The City Council has abandoned plans to amend the city charter this year that would have restructured authorization for various boards and commissions.
Council said the current political climate did not allow enough time to educate the public on the measure and restrictions on in-person contact had made it impossible to talk with the volunteers who would be impacted by the change.
As it stands today, Santa Monica’s boards and commissions are not regulated the same way. Some draw their authority from the charter while others are rooted in the municipal code. Making changes to the groups that are authorized by the charter requires a public vote to amend the document while changes to the municipal code can be done at council’s discretion.

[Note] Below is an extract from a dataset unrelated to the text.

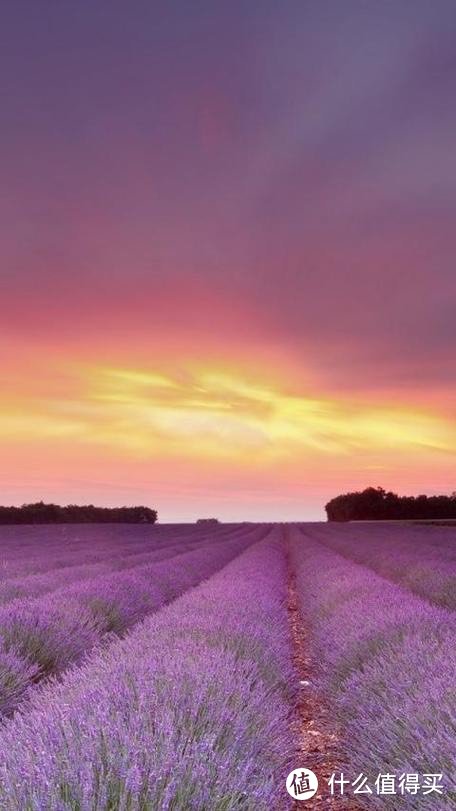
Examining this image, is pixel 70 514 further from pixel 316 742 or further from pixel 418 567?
pixel 316 742

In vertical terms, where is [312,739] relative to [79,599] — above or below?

The two systems make it impossible to initiate universal changes and Council asked staff to work on a ballot measure that would reorganize all groups into the Municipal Code in December of last year.

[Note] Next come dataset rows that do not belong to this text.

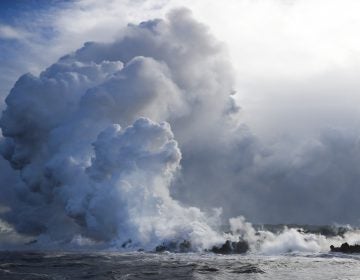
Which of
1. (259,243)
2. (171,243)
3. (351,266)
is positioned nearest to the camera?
(351,266)

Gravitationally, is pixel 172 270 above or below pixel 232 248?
below

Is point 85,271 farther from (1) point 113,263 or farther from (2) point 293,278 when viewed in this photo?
(2) point 293,278

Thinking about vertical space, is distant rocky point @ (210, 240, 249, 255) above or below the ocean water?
above

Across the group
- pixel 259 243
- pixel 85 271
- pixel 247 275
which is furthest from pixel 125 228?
pixel 247 275

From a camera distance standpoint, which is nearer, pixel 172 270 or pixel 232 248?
pixel 172 270

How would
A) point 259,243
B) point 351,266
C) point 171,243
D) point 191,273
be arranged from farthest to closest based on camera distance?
1. point 259,243
2. point 171,243
3. point 351,266
4. point 191,273

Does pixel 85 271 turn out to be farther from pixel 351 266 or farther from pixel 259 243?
pixel 259 243

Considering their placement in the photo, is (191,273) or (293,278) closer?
(293,278)

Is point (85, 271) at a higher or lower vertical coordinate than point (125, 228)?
lower

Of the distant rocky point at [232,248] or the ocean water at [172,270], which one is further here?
the distant rocky point at [232,248]

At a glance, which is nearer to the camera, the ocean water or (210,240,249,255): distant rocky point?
the ocean water

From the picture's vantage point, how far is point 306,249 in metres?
143

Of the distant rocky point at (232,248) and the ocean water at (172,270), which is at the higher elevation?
the distant rocky point at (232,248)

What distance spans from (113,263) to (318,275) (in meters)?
38.6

However, several councilmembers said the world had changed so significantly in the past six months that 2020 was no longer the right time to pursue the change.
All civic meetings have moved to online platforms and many of the City’s boards and commissions are meeting on a limited basis for essential work only.
Councilwoman Sue Himmelrich said the situation made it difficult to engage with the impacted residents in a meaningful way.
“Well, we can’t get together with people, we can’t do the kind of networking that we would do to carry a measure like this forward and deal with the mistrust it’s causing among people,” she said. “The other problem is that without our boards operating right now, I think that our residents are feeling more and more disconnected from the work we’re doing and from everything that’s going on in the city.”
Councilman Ted Winterer said the City might want to pursue a different ballot measure this year that would be of far greater importance to the city and given the anger and polarization of the electorate, 2020 was not the right time for a change.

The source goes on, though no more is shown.